WORK REQUIRED: Please rewrite the listing below, replacing "arched entrance doorway" with "arched front doorway" throughout and leaving everything else unchanged. Leave the pictures out of your answer.

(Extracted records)
────────────────

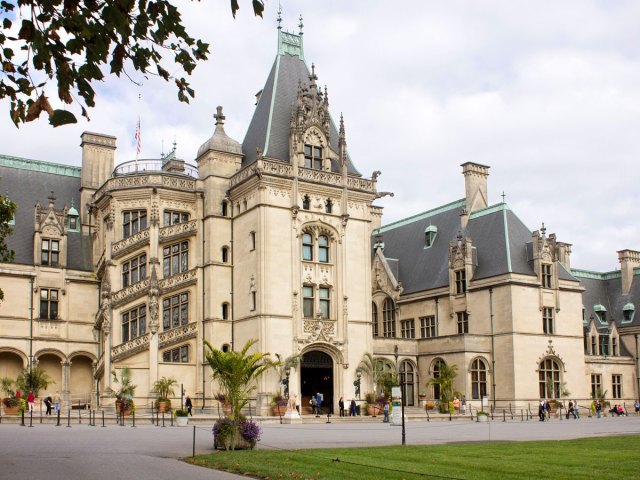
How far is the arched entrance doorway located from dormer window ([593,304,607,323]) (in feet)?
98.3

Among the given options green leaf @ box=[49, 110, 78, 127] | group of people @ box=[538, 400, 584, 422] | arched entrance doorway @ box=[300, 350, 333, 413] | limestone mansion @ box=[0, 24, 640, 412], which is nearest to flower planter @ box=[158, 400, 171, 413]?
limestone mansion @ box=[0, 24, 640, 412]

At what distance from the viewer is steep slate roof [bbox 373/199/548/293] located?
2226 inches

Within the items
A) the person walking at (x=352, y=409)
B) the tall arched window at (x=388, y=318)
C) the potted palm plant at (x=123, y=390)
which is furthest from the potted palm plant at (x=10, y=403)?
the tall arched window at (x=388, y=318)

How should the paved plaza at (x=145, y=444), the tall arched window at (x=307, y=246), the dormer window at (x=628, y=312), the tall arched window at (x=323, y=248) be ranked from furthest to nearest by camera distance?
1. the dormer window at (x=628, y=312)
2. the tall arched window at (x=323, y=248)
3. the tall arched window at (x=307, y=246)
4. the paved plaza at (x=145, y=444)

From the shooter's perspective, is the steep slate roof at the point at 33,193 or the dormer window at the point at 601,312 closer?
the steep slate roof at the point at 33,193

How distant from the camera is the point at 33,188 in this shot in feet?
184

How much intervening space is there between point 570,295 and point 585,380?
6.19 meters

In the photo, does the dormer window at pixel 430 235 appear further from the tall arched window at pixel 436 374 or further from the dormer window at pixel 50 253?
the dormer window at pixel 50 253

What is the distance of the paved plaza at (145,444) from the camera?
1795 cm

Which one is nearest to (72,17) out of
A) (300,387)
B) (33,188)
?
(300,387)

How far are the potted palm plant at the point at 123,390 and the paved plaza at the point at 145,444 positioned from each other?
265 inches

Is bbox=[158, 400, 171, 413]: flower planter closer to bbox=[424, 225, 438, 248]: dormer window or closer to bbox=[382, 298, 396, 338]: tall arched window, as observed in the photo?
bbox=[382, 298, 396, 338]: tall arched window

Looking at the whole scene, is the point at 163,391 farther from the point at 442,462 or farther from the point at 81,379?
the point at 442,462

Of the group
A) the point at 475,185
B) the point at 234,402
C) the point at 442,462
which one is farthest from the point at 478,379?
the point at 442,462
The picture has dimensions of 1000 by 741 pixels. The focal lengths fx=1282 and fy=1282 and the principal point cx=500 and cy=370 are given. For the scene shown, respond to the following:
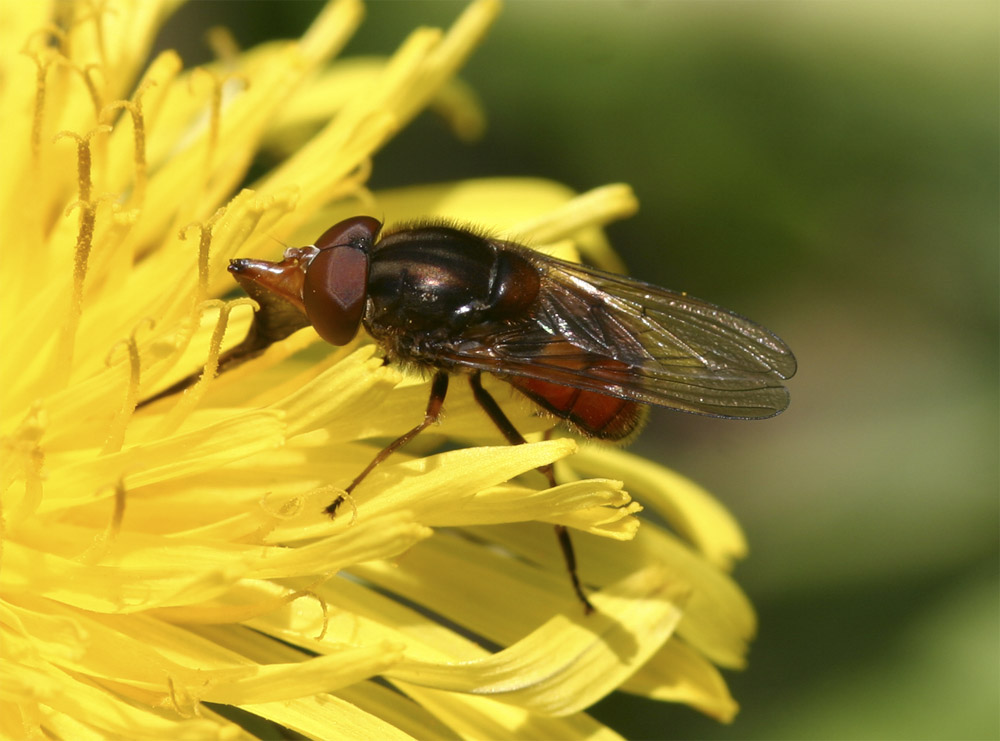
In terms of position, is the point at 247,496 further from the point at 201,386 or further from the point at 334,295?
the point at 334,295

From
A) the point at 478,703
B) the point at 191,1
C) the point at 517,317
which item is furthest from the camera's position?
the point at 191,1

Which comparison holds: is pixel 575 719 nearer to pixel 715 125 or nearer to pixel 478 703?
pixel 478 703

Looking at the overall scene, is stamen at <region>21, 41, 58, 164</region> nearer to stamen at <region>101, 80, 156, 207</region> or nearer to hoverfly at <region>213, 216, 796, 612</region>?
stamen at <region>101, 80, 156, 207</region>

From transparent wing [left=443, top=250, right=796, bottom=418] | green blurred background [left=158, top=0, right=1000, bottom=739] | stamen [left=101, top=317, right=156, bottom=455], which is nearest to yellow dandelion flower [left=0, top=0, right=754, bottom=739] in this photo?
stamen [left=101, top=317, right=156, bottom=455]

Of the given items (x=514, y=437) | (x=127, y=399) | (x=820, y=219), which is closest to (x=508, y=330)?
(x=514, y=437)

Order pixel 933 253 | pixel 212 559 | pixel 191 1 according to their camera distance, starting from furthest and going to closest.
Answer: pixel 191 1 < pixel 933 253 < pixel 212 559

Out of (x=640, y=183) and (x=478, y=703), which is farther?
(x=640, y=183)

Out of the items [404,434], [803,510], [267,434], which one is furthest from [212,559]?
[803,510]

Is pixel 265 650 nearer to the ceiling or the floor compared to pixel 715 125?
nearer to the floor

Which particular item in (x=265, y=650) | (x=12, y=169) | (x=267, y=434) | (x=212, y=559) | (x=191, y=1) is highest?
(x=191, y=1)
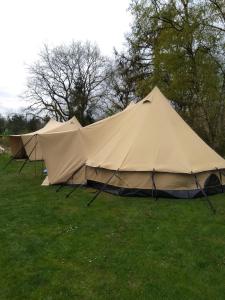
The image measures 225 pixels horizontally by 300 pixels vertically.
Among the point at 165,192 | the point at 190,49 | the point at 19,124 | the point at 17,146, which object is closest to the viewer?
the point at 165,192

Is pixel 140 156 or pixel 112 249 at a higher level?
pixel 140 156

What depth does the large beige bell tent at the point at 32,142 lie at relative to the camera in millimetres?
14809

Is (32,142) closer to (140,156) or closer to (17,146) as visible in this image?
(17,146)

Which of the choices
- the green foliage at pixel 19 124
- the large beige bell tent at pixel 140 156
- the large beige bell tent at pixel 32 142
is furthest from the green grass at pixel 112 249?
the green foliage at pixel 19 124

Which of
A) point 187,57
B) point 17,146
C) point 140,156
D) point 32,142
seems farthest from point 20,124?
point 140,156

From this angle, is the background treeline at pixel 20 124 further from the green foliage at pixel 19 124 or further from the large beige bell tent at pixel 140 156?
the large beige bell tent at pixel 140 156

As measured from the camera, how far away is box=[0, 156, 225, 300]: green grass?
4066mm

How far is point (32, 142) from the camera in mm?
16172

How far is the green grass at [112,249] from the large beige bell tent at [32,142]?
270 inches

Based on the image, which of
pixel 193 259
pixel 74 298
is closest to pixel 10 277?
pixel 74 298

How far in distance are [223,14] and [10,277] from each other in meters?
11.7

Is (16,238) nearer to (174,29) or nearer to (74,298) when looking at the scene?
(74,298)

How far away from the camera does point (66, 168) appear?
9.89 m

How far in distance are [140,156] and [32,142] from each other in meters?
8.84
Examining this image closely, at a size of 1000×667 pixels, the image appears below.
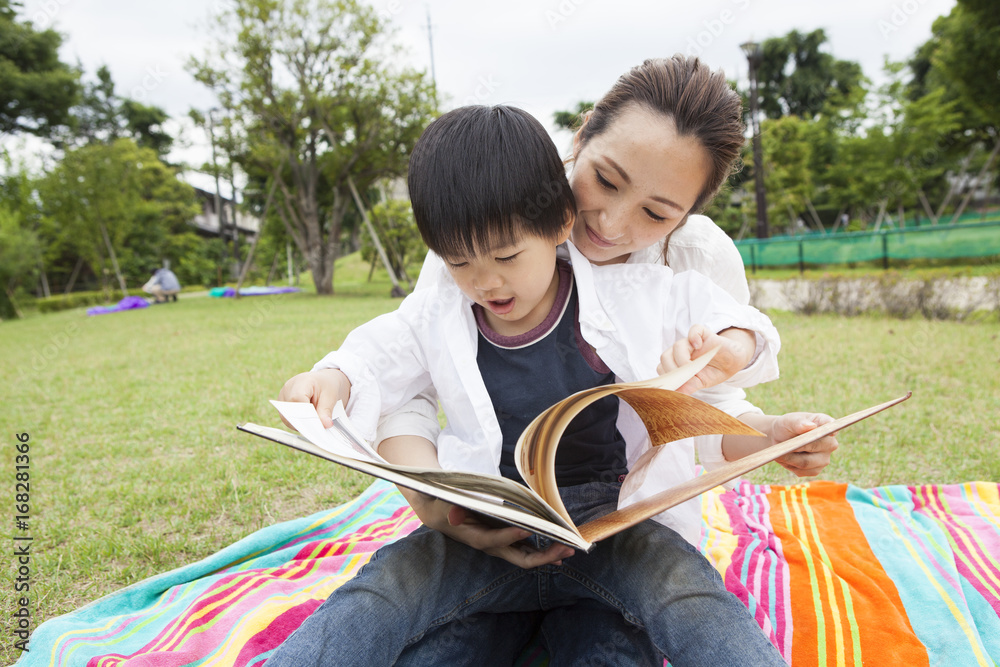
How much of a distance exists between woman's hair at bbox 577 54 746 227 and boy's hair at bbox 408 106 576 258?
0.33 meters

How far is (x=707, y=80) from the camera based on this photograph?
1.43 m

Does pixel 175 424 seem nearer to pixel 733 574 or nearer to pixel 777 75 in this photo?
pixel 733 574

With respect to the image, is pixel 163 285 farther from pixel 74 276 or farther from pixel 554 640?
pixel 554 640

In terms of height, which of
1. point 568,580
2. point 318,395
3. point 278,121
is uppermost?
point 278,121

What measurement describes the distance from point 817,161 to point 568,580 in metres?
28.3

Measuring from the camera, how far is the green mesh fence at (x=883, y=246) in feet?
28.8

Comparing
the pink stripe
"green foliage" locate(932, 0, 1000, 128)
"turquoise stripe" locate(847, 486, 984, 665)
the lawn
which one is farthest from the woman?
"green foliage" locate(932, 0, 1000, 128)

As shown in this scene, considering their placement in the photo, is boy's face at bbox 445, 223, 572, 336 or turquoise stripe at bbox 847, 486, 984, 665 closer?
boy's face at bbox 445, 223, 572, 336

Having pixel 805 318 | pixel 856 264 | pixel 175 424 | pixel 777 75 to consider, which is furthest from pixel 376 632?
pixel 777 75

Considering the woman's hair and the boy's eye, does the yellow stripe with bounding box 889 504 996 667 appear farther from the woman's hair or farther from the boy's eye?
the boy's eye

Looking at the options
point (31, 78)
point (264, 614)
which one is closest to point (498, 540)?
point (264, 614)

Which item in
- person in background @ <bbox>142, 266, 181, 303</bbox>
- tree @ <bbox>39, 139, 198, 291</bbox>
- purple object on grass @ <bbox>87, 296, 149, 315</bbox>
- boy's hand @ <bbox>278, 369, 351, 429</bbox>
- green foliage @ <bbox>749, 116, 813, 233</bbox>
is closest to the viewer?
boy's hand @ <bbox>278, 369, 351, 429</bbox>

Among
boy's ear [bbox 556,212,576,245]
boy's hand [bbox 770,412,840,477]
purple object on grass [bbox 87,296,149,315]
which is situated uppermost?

────────────────

CORRECT RESULT:
How far is the arched front doorway located from dormer window ([593,304,607,323]) (in feet)?
98.3

Among the given options green leaf @ box=[49, 110, 78, 127] | group of people @ box=[538, 400, 584, 422] | arched front doorway @ box=[300, 350, 333, 413] | limestone mansion @ box=[0, 24, 640, 412], which is nearest to flower planter @ box=[158, 400, 171, 413]?
limestone mansion @ box=[0, 24, 640, 412]

At what distance from the viewer is steep slate roof [bbox 373/199/548/293] located?
2226 inches

Within the items
A) the person walking at (x=352, y=409)
B) the tall arched window at (x=388, y=318)
C) the potted palm plant at (x=123, y=390)
which is furthest from the potted palm plant at (x=10, y=403)?
the tall arched window at (x=388, y=318)

How should the paved plaza at (x=145, y=444), the tall arched window at (x=307, y=246), the dormer window at (x=628, y=312), the tall arched window at (x=323, y=248) be ranked from furthest to nearest by camera distance?
1. the dormer window at (x=628, y=312)
2. the tall arched window at (x=323, y=248)
3. the tall arched window at (x=307, y=246)
4. the paved plaza at (x=145, y=444)

From the shooter's perspective, is the steep slate roof at the point at 33,193 or the dormer window at the point at 601,312 closer?
the steep slate roof at the point at 33,193

How distant from the camera is the point at 33,188 in this shot in feet?
184

How much intervening space is there between point 570,295 and point 585,380?
6.19 meters

In the photo, does the dormer window at pixel 430 235 appear further from the tall arched window at pixel 436 374 or further from the dormer window at pixel 50 253?
the dormer window at pixel 50 253

What is the distance of the paved plaza at (145,444) from the camera?
1795 cm

Which one is nearest to (72,17) out of
A) (300,387)
B) (33,188)
?
(300,387)

How far are the potted palm plant at the point at 123,390 and the paved plaza at the point at 145,444 positioned from each other?
265 inches

Is bbox=[158, 400, 171, 413]: flower planter closer to bbox=[424, 225, 438, 248]: dormer window or closer to bbox=[382, 298, 396, 338]: tall arched window, as observed in the photo?
bbox=[382, 298, 396, 338]: tall arched window

Looking at the whole scene, is the point at 163,391 farther from the point at 442,462 or farther from the point at 81,379?
the point at 442,462

Of the group
A) the point at 475,185
B) the point at 234,402
C) the point at 442,462
which one is farthest from the point at 478,379?
the point at 442,462
The picture has dimensions of 1000 by 741 pixels. The focal lengths fx=1282 and fy=1282 and the principal point cx=500 and cy=370 are given. For the scene shown, respond to the following:
In terms of position, is the point at 247,496 further from the point at 201,386 or further from the point at 334,295?
the point at 334,295

From
A) the point at 478,703
B) the point at 191,1
C) the point at 517,317
which item is furthest from the camera's position?
the point at 191,1

Which comparison holds: is pixel 575 719 nearer to pixel 715 125 or nearer to pixel 478 703?
pixel 478 703

Looking at the overall scene, is stamen at <region>21, 41, 58, 164</region> nearer to stamen at <region>101, 80, 156, 207</region> or nearer to hoverfly at <region>213, 216, 796, 612</region>?
stamen at <region>101, 80, 156, 207</region>

From transparent wing [left=443, top=250, right=796, bottom=418] | green blurred background [left=158, top=0, right=1000, bottom=739] | stamen [left=101, top=317, right=156, bottom=455], which is nearest to yellow dandelion flower [left=0, top=0, right=754, bottom=739] in this photo?
stamen [left=101, top=317, right=156, bottom=455]

Of the given items (x=514, y=437) | (x=127, y=399) | (x=820, y=219), which is closest to (x=508, y=330)?
(x=514, y=437)

Order pixel 933 253 | pixel 212 559 | pixel 191 1 according to their camera distance, starting from furthest and going to closest.
Answer: pixel 191 1 < pixel 933 253 < pixel 212 559

Out of (x=640, y=183) and (x=478, y=703), which is farther?
(x=640, y=183)

Out of the items [404,434], [803,510], [267,434], which one is furthest from [212,559]?
[803,510]

Is pixel 265 650 nearer to the ceiling or the floor compared to pixel 715 125?
nearer to the floor

Which particular item in (x=265, y=650) | (x=12, y=169) | (x=267, y=434) | (x=212, y=559) | (x=191, y=1) is highest?
(x=191, y=1)
The image measures 225 pixels horizontally by 300 pixels vertically.
Among the point at 165,192 | the point at 190,49 | the point at 19,124 | the point at 17,146, which object is closest to the viewer?
the point at 165,192

Is pixel 140 156 or pixel 112 249 at a higher level?
pixel 140 156

What depth does the large beige bell tent at the point at 32,142 lie at relative to the camera in millimetres?
14809

Is (32,142) closer to (140,156) or closer to (17,146) as visible in this image?
(17,146)

Which of the choices
- the green foliage at pixel 19 124
- the large beige bell tent at pixel 140 156
- the large beige bell tent at pixel 32 142
is furthest from the green grass at pixel 112 249?
the green foliage at pixel 19 124

Which of
A) point 187,57
B) point 17,146
C) point 140,156
D) point 32,142
seems farthest from point 20,124?
point 140,156

From this angle, is the background treeline at pixel 20 124 further from the green foliage at pixel 19 124 or further from the large beige bell tent at pixel 140 156?
the large beige bell tent at pixel 140 156

As measured from the camera, how far away is box=[0, 156, 225, 300]: green grass?
4066mm

How far is point (32, 142) from the camera in mm?
16172

How far is the green grass at [112,249] from the large beige bell tent at [32,142]?
270 inches

Based on the image, which of
pixel 193 259
pixel 74 298
is closest to pixel 10 277?
pixel 74 298

How far in distance are [223,14] and [10,277] from each other in meters?
11.7

Is (16,238) nearer to (174,29) or nearer to (74,298) when looking at the scene?
(74,298)

How far away from the camera does point (66, 168) appear?
9.89 m

How far in distance are [140,156] and [32,142] from each other in meters?
8.84
Examining this image closely, at a size of 1000×667 pixels, the image appears below.
How much of a distance exists between woman's hair at bbox 577 54 746 227 and boy's hair at bbox 408 106 576 258?
0.33 meters

How far is (x=707, y=80) from the camera based on this photograph?
1.43 m

Does pixel 175 424 seem nearer to pixel 733 574 or nearer to pixel 777 75 in this photo?
pixel 733 574

With respect to the image, is pixel 163 285 farther from pixel 74 276 or farther from pixel 554 640?
pixel 554 640

In terms of height, which of
1. point 568,580
2. point 318,395
3. point 278,121
is uppermost?
point 278,121

What measurement describes the distance from point 817,161 to point 568,580 in metres?
28.3

Measuring from the camera, how far is the green mesh fence at (x=883, y=246) in feet?
28.8

Comparing
the pink stripe
"green foliage" locate(932, 0, 1000, 128)
"turquoise stripe" locate(847, 486, 984, 665)
the lawn
which one is farthest from the woman?
"green foliage" locate(932, 0, 1000, 128)

As shown in this scene, considering their placement in the photo, is boy's face at bbox 445, 223, 572, 336 or turquoise stripe at bbox 847, 486, 984, 665 closer?
boy's face at bbox 445, 223, 572, 336

Having pixel 805 318 | pixel 856 264 | pixel 175 424 | pixel 777 75 to consider, which is furthest from pixel 376 632?
pixel 777 75

Considering the woman's hair and the boy's eye, does the yellow stripe with bounding box 889 504 996 667 appear farther from the woman's hair or farther from the boy's eye?
the boy's eye

Looking at the options
point (31, 78)
point (264, 614)
which one is closest to point (498, 540)?
point (264, 614)

Which item in
- person in background @ <bbox>142, 266, 181, 303</bbox>
- tree @ <bbox>39, 139, 198, 291</bbox>
- purple object on grass @ <bbox>87, 296, 149, 315</bbox>
- boy's hand @ <bbox>278, 369, 351, 429</bbox>
- green foliage @ <bbox>749, 116, 813, 233</bbox>
is closest to the viewer?
boy's hand @ <bbox>278, 369, 351, 429</bbox>

Among
boy's ear [bbox 556,212,576,245]
boy's hand [bbox 770,412,840,477]
purple object on grass [bbox 87,296,149,315]
which is situated uppermost?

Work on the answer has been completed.